PAGE:
%%

Continued testing of the Indigo client with AstroDMx Capture

Four nebulae were Captured with AstroDMx Capture, controlling the mount via a newly implemented INDIGO client. The scope was an Altair Starwave 60 ED refractor with an 0.8 reducer/flattener, an Altair Quadband filter and an SVBONY SV605CC 14 bit OSC CMOS camera. We were testing Nicola's implementation of the INDIGO client. PHD2 pulse auto-guiding was also done via INDIGO. The mount was placed on marks on the ground which quickly gives quite a good polar alignment if care is taken with the placement of the tripod feet.

AstroDMx Capture running on the imaging computer indoors sent the scope/mount, via an INDIGO server running on the same computer, to Vega and the scope was focused on the star using a Bahtinov mask and the Pegasus focuser.

%%

RECORDS PROVIDED:
%%

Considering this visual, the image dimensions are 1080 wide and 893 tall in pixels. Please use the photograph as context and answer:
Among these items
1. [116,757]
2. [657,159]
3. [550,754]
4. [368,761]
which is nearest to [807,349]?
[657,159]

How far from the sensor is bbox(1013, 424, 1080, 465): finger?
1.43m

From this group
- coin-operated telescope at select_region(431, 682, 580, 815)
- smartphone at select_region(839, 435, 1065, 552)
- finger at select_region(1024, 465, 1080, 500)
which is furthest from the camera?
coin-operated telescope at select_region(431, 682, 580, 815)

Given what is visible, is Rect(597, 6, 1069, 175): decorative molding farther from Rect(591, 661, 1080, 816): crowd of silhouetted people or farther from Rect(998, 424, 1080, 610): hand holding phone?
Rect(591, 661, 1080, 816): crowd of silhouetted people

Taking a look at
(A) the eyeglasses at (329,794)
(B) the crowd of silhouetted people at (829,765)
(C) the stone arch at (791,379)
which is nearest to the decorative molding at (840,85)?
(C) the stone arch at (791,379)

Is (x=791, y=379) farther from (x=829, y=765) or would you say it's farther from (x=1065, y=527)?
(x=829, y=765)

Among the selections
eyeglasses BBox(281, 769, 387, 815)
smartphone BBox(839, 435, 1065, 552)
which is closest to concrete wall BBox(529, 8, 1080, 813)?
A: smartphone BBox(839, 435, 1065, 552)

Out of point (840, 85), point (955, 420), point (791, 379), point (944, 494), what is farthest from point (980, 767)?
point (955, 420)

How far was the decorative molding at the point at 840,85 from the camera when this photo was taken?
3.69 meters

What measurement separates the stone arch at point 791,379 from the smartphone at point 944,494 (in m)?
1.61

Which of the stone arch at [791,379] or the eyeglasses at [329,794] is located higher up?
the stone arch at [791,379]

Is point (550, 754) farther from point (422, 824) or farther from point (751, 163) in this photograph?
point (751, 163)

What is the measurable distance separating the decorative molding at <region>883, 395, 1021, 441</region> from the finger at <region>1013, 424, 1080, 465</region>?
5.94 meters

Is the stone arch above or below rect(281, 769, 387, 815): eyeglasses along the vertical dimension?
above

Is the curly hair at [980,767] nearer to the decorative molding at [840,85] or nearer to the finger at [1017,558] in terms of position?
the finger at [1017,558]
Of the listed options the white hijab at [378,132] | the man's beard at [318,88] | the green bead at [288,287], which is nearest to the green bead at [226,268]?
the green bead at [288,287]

%%

EXERCISE INSTRUCTIONS:
1) Copy the records word for word, from the line containing "Which of the" through the last line of the records.
2) Pick up the account of testing the INDIGO client with AstroDMx Capture where it stops, and keep writing.

THE RESULTS:
1)
Which of the stone arch at [791,379] or the eyeglasses at [329,794] is located higher up?
the stone arch at [791,379]

Is point (550, 754) farther from point (422, 824) or farther from point (751, 163) in this photograph?
point (751, 163)

What is the measurable distance separating the decorative molding at <region>883, 395, 1021, 441</region> from the finger at <region>1013, 424, 1080, 465</region>?
5.94 meters

Is the stone arch above or below rect(281, 769, 387, 815): eyeglasses along the vertical dimension?
above

Is the curly hair at [980,767] nearer to the decorative molding at [840,85] or nearer to the finger at [1017,558] in terms of position?
the finger at [1017,558]
Of the listed options the white hijab at [378,132] | the man's beard at [318,88] | the green bead at [288,287], which is nearest to the green bead at [226,268]?
the green bead at [288,287]

2)
An SVBONY SV165 guide scope with a QHY-5II-M guide camera was used for PHD2 multistar pulse auto-guiding. The auto-guiding was controlled by a separate Linux laptop indoors via the INDIGO server

The exposures for each nebula were:

Heart 18 x 5 min = 90 minutes

Soul 14 x 5 min = 70 minutes

Pacman 17 x 5 min = 85 minutes

Helix 30 x 2.5 min = 75 minutes

The images were calibrated and stacked in Deep Sky Stacker, background corrected in GraXpert and post processed in the Gimp 2.10, the Starnet++ Gimp plugin, Neat image and CS2. Channel decomposition, combining and composition, selective colours processing and Channel mixing were used to produce an HOO type palette rendering of the Heart and Soul nebulae.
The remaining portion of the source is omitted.